Scraping the Web with Power Query

Last year I entered the PowerBI video demo contest. Whilst I didn’t win any prizes I did learn a fair bit from going through the exercise of putting together a screencast demo (more on that another time). In this post I’m going to walk-through the web scraping part of my demo.

The website that I choose to use for my demo was the National UFO Reporting Center (more for novelty sake then any serious interest). Below you can see the listing by shape of craft (www.nuforc.org/webreports/ndxshape.html).

1-index-by-shape

If I click on one of these links then details on each individual sighting is listed

2-sample-details

The overall goal is to have all of the individual sightings retrieved from each individual page and stored into a Power Pivot table.

One thing which makes the exercise of scraping this site easy is that the index page links to each of the individual pages in a consistent manor:

http://www.nuforc.org/webreports/ndxs{SHAPE NAME HERE}.html

This means the process of scraping will follow these steps:

  1. Retrieve the list of shapes from the index page and store these
  2. Loop through each of the shapes from step 1:
    1. Dynamically generate the URI based on the shape name
    2. Retrieve the table of sightings

Retrieving the Shape index table

From Excel select the Power Query tab, then click the From Web button.

2a-from-web

This will bring up a dialog asking for the URL to the webpage, enter the URL for the shape index: http://www.nuforc.org/webreports/ndxshape.html

Doing this used to take you directly into the Power Query editor, but now there is an extra step. In the right-hand side of Excel you will see a Navigator appear:

3-navigator

This is showing all the different elements that Power Query discovered on the web page, Table 0 contains a list of all the shapes, which you can see in the preview when you hover your mouse over it. Click Table 0 then click Edit to bring up the Query Editor.

At this point all I did was a few clean up tasks:

  • Removed the Count column
  • Renamed “Reports” to “Shape”
  • Renamed the Query to “Shape List”

I also un-ticked “Load to Worksheet”, as you will see why shortly.

4-query-editor-shape-list

Retrieving individual sightings

The next step is to parse the individual sighting pages, I’ll do this in two steps. In the first step I’ll just take one of the sighting pages and using it perform any transformations or clean up tasks, then in the second step I will show you how to turn this into a formula which will take a shape name, which will be used to dynamically generate a URL for retrieval, this formula will then be used in the next section.

For my example I will be using the Cone shaped sightings (www.nuforc.org/webreports/ndxsCone.html).

Once again use the From Web button and enter the above URL, then in the navigator select Table 0 and then click Edit to open the Query Editor.

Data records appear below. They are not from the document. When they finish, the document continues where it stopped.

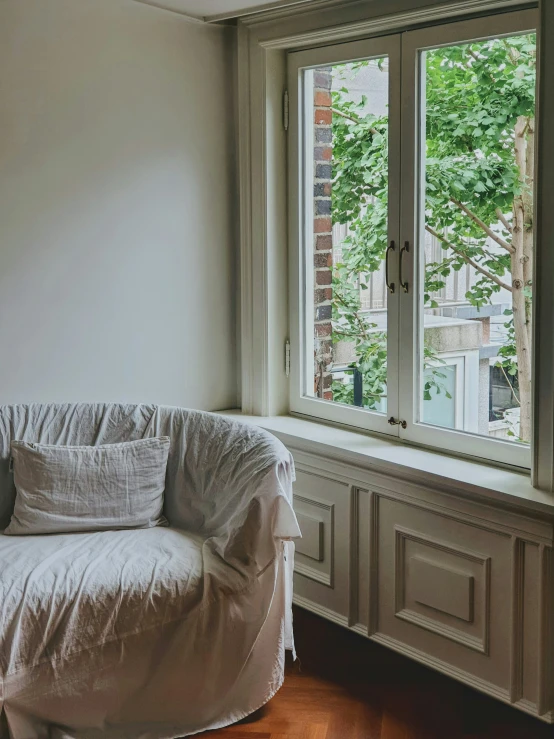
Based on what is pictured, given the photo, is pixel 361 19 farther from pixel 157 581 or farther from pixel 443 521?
pixel 157 581

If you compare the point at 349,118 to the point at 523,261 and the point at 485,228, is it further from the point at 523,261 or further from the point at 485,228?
the point at 523,261

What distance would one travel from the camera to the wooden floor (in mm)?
2479

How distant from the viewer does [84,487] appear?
2.78m

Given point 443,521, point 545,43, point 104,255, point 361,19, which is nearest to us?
point 545,43

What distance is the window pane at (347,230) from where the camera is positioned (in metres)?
2.95

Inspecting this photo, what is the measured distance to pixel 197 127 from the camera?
10.9 ft

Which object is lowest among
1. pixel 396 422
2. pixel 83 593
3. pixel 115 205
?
pixel 83 593

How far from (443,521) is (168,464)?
98 cm

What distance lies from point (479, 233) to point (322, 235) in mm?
743

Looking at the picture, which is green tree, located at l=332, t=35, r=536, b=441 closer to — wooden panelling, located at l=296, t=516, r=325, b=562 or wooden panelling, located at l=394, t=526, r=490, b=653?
wooden panelling, located at l=394, t=526, r=490, b=653

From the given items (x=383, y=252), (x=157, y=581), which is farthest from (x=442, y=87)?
(x=157, y=581)

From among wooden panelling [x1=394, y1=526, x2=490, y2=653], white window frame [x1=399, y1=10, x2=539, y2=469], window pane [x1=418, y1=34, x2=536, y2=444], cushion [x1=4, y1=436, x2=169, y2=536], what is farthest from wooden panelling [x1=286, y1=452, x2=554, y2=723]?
cushion [x1=4, y1=436, x2=169, y2=536]

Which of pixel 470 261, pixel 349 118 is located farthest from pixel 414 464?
pixel 349 118

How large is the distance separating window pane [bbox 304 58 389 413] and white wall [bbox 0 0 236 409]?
0.41m
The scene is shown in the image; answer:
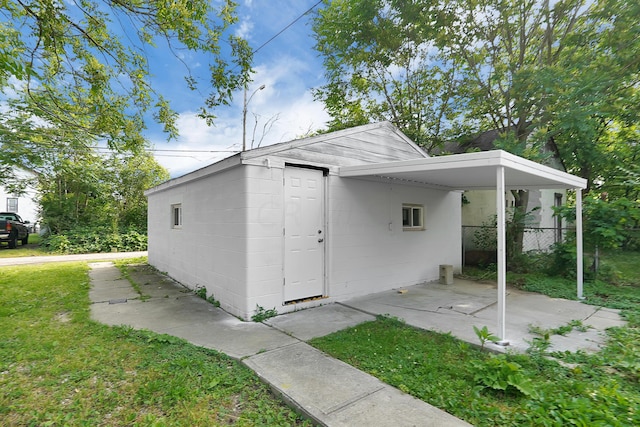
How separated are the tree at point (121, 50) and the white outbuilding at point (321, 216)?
1372 mm

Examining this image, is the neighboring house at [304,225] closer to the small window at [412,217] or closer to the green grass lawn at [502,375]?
the small window at [412,217]

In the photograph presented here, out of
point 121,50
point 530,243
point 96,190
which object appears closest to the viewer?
point 121,50

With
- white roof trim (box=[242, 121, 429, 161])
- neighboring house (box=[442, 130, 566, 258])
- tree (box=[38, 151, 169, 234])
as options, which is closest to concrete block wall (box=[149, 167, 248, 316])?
white roof trim (box=[242, 121, 429, 161])

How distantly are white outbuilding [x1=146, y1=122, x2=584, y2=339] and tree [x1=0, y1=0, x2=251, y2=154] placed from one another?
1.37 metres

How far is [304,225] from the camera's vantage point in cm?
523

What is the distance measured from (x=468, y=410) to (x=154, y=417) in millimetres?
2385

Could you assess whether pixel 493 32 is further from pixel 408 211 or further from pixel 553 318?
pixel 553 318

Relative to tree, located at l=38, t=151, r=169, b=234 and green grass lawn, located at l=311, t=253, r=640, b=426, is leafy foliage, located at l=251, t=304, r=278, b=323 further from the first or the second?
tree, located at l=38, t=151, r=169, b=234

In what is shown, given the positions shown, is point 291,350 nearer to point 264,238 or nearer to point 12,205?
point 264,238

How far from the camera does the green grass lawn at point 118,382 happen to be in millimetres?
2385

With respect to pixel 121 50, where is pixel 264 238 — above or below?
below

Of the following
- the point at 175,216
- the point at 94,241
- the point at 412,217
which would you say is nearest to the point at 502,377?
the point at 412,217

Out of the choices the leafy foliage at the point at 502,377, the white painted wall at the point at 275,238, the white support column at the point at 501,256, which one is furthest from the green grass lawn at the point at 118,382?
the white support column at the point at 501,256

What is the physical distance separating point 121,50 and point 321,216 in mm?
4145
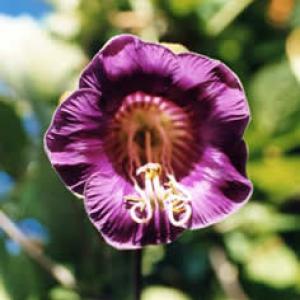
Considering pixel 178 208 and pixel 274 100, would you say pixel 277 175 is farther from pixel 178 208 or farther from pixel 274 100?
pixel 178 208

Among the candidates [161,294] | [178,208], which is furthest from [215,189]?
[161,294]

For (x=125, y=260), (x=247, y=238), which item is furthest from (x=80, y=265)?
(x=247, y=238)

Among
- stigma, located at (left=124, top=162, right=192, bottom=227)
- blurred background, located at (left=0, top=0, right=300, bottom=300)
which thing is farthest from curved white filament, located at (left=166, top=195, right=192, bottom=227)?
blurred background, located at (left=0, top=0, right=300, bottom=300)

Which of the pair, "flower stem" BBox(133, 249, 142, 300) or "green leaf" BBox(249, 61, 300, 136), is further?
"green leaf" BBox(249, 61, 300, 136)

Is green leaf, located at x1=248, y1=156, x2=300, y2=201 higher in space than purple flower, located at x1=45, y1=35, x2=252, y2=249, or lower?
lower

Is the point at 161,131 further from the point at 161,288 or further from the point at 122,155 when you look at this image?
the point at 161,288

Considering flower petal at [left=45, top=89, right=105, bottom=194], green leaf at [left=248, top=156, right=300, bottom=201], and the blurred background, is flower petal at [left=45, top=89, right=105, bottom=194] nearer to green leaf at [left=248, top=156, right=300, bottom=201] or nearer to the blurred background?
the blurred background
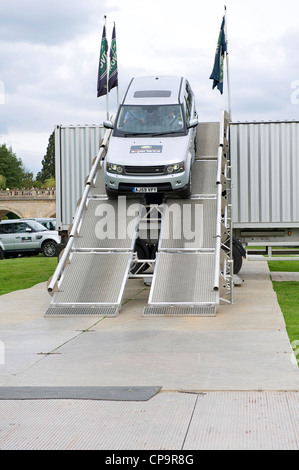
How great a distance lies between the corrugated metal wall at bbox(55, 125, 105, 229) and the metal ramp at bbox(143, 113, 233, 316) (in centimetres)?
311

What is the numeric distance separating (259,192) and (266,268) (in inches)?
282

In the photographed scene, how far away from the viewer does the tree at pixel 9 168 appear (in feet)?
469

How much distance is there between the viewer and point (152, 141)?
16156 millimetres

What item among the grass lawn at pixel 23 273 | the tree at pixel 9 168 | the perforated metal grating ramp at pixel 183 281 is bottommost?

I performed the following clean up tasks:

  • Removed “Posted” and “Shape” columns
  • Used the Split Column transform on the “Date / Time” (delimited by Space, at the left most)
  • Renamed the new columns to “Date” and “Time”

The dates are in a format that Power Query is unable to recognize so I had to perform some extra transformation steps to reformat them:

  • Used the Split Column transform on the “Date” column (delimited by custom, /, at each occurrence). This will split out each date part.
  • Changed the data type of these new columns to Text
  • Inserted a custom column with the following formula:

Date.From(Text.Combine({[Date.3],[Date.1],[Date.2]}, “/”))

  • Removed the “Date.1”, “Date.2”, “Date.3” columns
  • Moved the Date column to be in the first position

5-cone-after-cleanup

The next step is to turn this into a reusable formula. Bring up the Advanced Editor from the View tab in the ribbon.

5a-advanced-editor

6-before-function

To turn this into a function replace the first two rows with the following code:

let
fnGetByShape = (shapeName as text) =>
let
Source = Web.Page(Web.Contents(Text.Replace(“http://www.nuforc.org/webreports/ndxs{shape}.html”, “{shape}”, shapeName))),

 

and insert the following at the end

in
fnGetByShape

These two code snippets will turn the query into a function. Click Done to close the Advanced Editor you will see that the the table of data that was there is now replaced with this:

7-now-a-function

You can test this out by clicking the Invoke button and entering in a shape name (e.g. Cone).

The last thing left to do is give the query a good name (fnGetSightingsByShape) and ensure that both the Load to Worksheet and Load to Data Model options are un-ticked.

Using the function

Now that both the list of shapes query and the function to retrieve each individual sighting are ready, it is time to combine them together and load the data into Power Pivot.

Open the Shape List query that was created earlier and add a custom column:

8-inserting-the-function

This will add a new column which calls the custom function. Expanding the Table in the new column will show the columns from the function (Date, Time, City, State, Duration, Summary). I had to set the data types for the Date and Time columns.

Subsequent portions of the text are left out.